Lorna Robinson is the author of Telling Tales in Latin, a new Latin course and storybook for children. With Ovid as the narrator, this book is an ideal first introduction to Latin, and features some of the most famous classical myths including stories from Ovid’s Metamorphoses. These stories are vital for capturing children’s imaginations, and colour illustrations throughout by Soham De help bring these magical stories to life. Telling Tales in Latin features all the grammar and vocabulary needed for the OCR entry level Latin qualification.
Lorna Robinson tells us how she discovered the magic of the myths of ancient Greece, stories that sparked her imagination and which she believes are the way to engage children with studying the classics. Here she shares some of her favourite classical myths.
Like many people, I learned about the myths of the Greeks and Romans as a young child, long before I learned any Latin. When I did first learn Latin, it was alongside descriptions of slaves and masters in country villas, remote and staid characters far removed from the weird, dark, colourful, alive stories that had long fascinated me.
My very first encounter was through the “Usbourne Book of Greek myths and Legends”, which had a picture of the Minotaur on the cover – I can still remember the huge curling horns and the terrible, but oddly human, face. Inside its pages, tales spilled out, precious and mysterious and frightening all at once, in a way my other childhood books were not. All these years later, I still carry those stories with me, and they’ve shaped my world and fuelled my imagination.
Here are two of my favourites!
Orpheus and Eurydice
This is my all-time favourite myth, and appears at the end of my book Telling Tales in Latin, a new Latin course and storybook for children, for that very reason.
The story of a man with the unearthly talent of moving all living things with his song. He lost his wife, and then dared to enter the underworld to ask for her back. Orpheus sings a song of grief so beautiful that even the ghosts weep and Hades is moved. Hades agrees to return Eurydice to life, but on one condition: Orpheus must not turn around before they reach the earth’s surface. They make the gloomy, eerie, lonely ascent, Orpheus first, Eurydice behind. Just as they are getting close, his fear overcomes him and he turns to see if she’s actually there. She instantly slips back into the underworld forever.
There are many things about this story which have haunted me. The fact that this man with his superhuman gift has such a human flaw, and lets his fears overwhelm him is very moving. There’s the image of this one man singing his heart out in that dark, foreboding land, and the ghosts being spellbound as his song enchants the underworld.
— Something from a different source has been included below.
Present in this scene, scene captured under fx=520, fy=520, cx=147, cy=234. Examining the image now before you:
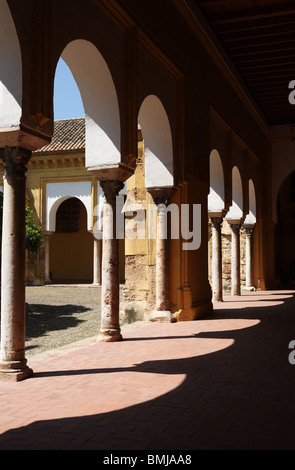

And finally, there is the unanswerable question of why Hades set this rule at all – is it because he knew Orpheus would fail? Why did there have to be a condition? And why did Orpheus give in, so close to the end?
Persephone and Demeter
This is the story of how we came to have seasons. The tale goes that Persephone, daughter of Demeter, the goddess of fertility and plants, was picking flowers in a field, when Hades saw her and seized her away to the underworld to be his wife. Demeter searched high and low but couldn’t find her daughter. She grieved and mourned, and while she did this, the plants and crops all withered and died as she neglected to care for them. Eventually, she discovered that Hades had her daughter and she went to get her back. While Persephone had been in the underworld, she had eaten six pomegranate seeds and so she had to spend six months of every year with Hades, but for the remaining six months, she could return to earth to be with her mother. And so it was forever more, that for the six months that she is in the underworld each year, Demeter grieves and all the crops and plants and trees die – this is our autumn and winter. But when she returns, everything flourishes again and we have our spring and summer.
As with the Orpheus story, part of the fascination for me with this story is the strange and unwritten rule. Why does eating in the underworld invoke this rule – what does it represent about life and death and beliefs surrounding these things? Also, there is the human element within this goddess who is so powerful, that she grieves desperately for her daughter. And finally, for me there is something wonderful about explaining the seasons in such human, emotional terms.
So these are my favourites. What are yours?
Telling Tales in Latin by Lorna Robinson, illustrated by Soham De, is published May 2013 by Souvenir Press.